— Exercise description —
Copy only this range: the line with "Out of pixel" through the final line of the material, inclusive at both ends.

— Material for the task —
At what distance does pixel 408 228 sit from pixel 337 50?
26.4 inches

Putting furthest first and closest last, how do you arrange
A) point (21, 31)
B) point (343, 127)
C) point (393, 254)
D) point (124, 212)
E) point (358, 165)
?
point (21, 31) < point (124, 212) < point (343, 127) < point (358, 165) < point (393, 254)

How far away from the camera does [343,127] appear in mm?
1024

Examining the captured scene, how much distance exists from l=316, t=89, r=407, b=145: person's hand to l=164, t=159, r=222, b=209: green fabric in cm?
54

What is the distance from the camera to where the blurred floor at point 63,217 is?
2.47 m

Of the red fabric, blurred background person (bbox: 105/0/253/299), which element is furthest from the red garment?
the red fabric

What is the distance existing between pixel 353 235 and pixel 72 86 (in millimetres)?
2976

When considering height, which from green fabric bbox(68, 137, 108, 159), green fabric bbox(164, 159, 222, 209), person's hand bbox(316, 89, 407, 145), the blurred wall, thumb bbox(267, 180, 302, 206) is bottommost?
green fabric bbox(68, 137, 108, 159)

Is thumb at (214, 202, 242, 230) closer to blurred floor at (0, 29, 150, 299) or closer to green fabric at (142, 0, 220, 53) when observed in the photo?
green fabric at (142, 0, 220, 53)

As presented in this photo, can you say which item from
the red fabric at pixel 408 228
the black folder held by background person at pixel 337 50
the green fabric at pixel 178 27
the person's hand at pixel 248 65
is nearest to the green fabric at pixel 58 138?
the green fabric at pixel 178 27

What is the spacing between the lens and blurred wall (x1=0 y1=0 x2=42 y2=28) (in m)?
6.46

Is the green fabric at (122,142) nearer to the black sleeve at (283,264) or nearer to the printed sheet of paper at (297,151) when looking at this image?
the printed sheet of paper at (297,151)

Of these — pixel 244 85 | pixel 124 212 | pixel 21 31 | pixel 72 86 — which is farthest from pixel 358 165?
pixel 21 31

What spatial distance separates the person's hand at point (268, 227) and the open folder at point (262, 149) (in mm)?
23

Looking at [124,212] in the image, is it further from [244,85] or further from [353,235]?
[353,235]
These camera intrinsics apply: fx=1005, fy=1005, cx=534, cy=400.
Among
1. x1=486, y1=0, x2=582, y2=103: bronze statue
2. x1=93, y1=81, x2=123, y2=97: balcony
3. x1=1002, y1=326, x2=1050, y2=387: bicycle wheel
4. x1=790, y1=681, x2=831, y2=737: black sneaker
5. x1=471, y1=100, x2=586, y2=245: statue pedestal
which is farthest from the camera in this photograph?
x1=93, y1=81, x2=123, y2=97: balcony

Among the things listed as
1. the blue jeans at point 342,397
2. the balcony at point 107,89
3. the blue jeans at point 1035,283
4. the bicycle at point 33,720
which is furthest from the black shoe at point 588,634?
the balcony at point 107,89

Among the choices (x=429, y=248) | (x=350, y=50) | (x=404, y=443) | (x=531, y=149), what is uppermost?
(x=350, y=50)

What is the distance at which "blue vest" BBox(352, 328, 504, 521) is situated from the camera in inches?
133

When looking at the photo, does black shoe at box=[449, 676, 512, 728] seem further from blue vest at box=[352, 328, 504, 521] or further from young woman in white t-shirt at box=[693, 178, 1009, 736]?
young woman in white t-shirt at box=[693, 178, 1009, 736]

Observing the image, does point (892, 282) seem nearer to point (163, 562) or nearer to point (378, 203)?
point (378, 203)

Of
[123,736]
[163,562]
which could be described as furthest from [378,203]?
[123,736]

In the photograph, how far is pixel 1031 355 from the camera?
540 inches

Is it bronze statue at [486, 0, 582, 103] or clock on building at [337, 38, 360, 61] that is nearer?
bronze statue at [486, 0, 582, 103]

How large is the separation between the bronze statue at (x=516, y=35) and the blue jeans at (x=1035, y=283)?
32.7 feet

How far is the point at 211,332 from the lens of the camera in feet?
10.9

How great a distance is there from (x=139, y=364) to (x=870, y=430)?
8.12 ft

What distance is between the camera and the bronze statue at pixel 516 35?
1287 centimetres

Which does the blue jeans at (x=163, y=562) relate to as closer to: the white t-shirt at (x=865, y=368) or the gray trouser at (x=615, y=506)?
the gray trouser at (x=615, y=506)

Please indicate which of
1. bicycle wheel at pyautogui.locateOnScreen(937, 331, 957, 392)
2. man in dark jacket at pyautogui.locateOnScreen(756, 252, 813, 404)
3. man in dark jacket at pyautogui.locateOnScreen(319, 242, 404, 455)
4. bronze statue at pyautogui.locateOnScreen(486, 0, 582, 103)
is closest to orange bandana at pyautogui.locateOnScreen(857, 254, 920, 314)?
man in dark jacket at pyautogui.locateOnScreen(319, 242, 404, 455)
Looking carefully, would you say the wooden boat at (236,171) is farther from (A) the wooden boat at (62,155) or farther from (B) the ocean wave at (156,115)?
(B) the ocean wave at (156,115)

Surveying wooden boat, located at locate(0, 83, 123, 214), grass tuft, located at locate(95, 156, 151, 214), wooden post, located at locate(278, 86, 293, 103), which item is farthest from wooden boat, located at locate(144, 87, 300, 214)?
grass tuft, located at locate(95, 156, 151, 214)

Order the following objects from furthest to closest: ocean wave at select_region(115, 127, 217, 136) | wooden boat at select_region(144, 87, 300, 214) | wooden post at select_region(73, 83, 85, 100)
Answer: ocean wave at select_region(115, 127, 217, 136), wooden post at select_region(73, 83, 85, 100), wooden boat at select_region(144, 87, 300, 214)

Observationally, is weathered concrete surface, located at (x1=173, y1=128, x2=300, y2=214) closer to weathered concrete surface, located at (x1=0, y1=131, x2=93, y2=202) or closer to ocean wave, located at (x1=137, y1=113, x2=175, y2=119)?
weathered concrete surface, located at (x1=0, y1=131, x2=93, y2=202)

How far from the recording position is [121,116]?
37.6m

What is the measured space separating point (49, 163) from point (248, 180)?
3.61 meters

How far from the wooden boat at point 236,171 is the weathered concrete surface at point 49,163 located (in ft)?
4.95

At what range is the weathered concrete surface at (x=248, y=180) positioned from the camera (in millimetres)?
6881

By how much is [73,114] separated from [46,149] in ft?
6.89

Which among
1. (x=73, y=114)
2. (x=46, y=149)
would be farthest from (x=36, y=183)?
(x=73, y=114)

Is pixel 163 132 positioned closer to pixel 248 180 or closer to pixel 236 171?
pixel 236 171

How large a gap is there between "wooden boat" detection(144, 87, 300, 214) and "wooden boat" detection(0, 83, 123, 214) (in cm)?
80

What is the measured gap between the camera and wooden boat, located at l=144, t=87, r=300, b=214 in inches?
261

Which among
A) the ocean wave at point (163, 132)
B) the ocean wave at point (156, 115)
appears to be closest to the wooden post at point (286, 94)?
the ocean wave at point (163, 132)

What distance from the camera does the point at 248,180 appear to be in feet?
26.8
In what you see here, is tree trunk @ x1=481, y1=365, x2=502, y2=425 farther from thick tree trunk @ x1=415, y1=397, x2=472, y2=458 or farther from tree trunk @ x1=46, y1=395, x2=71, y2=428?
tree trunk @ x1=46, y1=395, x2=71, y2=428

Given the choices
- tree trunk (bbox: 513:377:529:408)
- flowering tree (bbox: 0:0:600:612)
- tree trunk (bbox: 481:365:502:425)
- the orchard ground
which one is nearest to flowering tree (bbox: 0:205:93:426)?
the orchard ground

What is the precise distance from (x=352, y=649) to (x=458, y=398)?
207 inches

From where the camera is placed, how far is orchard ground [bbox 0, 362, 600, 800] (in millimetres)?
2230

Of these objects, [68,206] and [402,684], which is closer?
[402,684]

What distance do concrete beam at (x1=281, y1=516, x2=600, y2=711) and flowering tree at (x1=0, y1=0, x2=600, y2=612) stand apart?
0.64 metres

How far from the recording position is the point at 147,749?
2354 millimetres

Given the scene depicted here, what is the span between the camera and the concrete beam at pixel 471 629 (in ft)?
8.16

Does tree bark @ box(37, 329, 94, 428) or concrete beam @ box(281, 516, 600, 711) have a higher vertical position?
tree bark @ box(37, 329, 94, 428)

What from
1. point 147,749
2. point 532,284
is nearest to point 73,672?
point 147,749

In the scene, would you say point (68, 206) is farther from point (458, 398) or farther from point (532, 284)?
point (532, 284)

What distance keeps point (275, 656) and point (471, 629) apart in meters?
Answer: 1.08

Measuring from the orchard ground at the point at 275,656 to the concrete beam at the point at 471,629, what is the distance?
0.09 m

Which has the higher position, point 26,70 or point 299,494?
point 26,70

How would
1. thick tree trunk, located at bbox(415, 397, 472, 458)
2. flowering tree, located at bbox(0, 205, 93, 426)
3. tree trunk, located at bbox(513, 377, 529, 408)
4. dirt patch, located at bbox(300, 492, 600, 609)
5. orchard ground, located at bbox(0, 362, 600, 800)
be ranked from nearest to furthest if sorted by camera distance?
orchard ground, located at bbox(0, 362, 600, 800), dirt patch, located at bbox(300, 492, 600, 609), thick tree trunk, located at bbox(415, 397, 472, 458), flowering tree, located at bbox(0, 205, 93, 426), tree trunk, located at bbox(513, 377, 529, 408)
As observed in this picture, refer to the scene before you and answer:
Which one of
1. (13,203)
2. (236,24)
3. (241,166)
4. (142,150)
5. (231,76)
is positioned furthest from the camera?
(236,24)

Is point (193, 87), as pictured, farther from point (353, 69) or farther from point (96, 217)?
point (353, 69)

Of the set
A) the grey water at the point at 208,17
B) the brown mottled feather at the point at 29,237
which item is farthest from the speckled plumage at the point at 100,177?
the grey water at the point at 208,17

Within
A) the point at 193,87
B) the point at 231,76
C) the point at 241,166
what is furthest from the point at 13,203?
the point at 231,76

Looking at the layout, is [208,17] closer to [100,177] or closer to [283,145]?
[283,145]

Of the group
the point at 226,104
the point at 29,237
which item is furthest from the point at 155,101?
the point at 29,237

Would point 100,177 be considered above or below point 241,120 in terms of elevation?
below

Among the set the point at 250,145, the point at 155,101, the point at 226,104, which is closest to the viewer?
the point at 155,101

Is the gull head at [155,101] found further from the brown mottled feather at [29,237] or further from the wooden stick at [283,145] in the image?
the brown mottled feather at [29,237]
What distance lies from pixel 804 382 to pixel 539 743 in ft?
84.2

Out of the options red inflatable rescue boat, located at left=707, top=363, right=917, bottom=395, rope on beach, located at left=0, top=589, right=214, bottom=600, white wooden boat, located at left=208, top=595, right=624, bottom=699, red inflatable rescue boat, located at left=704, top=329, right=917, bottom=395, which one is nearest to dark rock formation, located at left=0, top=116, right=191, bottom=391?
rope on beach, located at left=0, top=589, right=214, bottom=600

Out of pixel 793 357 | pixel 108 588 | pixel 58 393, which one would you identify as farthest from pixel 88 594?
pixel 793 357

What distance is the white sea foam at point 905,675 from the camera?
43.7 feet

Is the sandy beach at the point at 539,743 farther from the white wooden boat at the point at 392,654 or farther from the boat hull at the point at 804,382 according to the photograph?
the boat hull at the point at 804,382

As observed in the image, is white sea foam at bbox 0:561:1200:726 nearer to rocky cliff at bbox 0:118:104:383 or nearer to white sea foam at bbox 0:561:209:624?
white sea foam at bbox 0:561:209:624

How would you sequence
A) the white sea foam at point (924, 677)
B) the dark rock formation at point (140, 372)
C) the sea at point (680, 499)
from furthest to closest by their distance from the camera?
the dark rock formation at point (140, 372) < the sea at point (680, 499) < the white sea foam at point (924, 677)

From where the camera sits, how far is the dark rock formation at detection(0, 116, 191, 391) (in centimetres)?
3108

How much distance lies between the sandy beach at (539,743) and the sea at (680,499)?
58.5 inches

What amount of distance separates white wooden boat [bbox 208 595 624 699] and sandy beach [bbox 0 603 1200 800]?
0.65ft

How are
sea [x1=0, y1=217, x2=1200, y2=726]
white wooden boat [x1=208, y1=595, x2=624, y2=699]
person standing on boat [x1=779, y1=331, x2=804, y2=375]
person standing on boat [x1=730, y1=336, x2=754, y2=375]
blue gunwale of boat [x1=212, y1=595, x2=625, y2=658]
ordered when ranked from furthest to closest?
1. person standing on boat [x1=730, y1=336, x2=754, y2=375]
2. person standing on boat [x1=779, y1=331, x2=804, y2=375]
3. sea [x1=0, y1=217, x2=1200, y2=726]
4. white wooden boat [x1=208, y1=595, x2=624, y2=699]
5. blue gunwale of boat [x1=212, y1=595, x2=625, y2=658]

— Solution for this task —
Out of pixel 793 357 | pixel 108 588 | pixel 58 393, which one would you identify as farthest from pixel 88 594?
pixel 793 357

What distance is the white sea foam at point 905,675 from the camera?
43.7 feet

Is the sandy beach at the point at 539,743 farther from the white wooden boat at the point at 392,654 or farther from the boat hull at the point at 804,382 according to the photograph?
the boat hull at the point at 804,382

As observed in the image, is white sea foam at bbox 0:561:1200:726 nearer to rocky cliff at bbox 0:118:104:383 or nearer to white sea foam at bbox 0:561:209:624?
white sea foam at bbox 0:561:209:624

How would you sequence
A) the white sea foam at point (924, 677)
B) the dark rock formation at point (140, 372)
C) the sea at point (680, 499)
from furthest to closest by their distance from the camera?
the dark rock formation at point (140, 372) < the sea at point (680, 499) < the white sea foam at point (924, 677)

From where the camera sits, how far is the dark rock formation at detection(0, 116, 191, 391) (in centimetres)?
3108

How much distance lies between the sandy beach at (539,743) and the sea at (680,499)?
58.5 inches

What amount of distance separates white wooden boat [bbox 208 595 624 699] and sandy beach [bbox 0 603 1200 800]?
0.65ft

How are
sea [x1=0, y1=217, x2=1200, y2=726]
white wooden boat [x1=208, y1=595, x2=624, y2=699]
person standing on boat [x1=779, y1=331, x2=804, y2=375]
person standing on boat [x1=730, y1=336, x2=754, y2=375]
blue gunwale of boat [x1=212, y1=595, x2=625, y2=658]
ordered when ranked from furthest to closest?
1. person standing on boat [x1=730, y1=336, x2=754, y2=375]
2. person standing on boat [x1=779, y1=331, x2=804, y2=375]
3. sea [x1=0, y1=217, x2=1200, y2=726]
4. white wooden boat [x1=208, y1=595, x2=624, y2=699]
5. blue gunwale of boat [x1=212, y1=595, x2=625, y2=658]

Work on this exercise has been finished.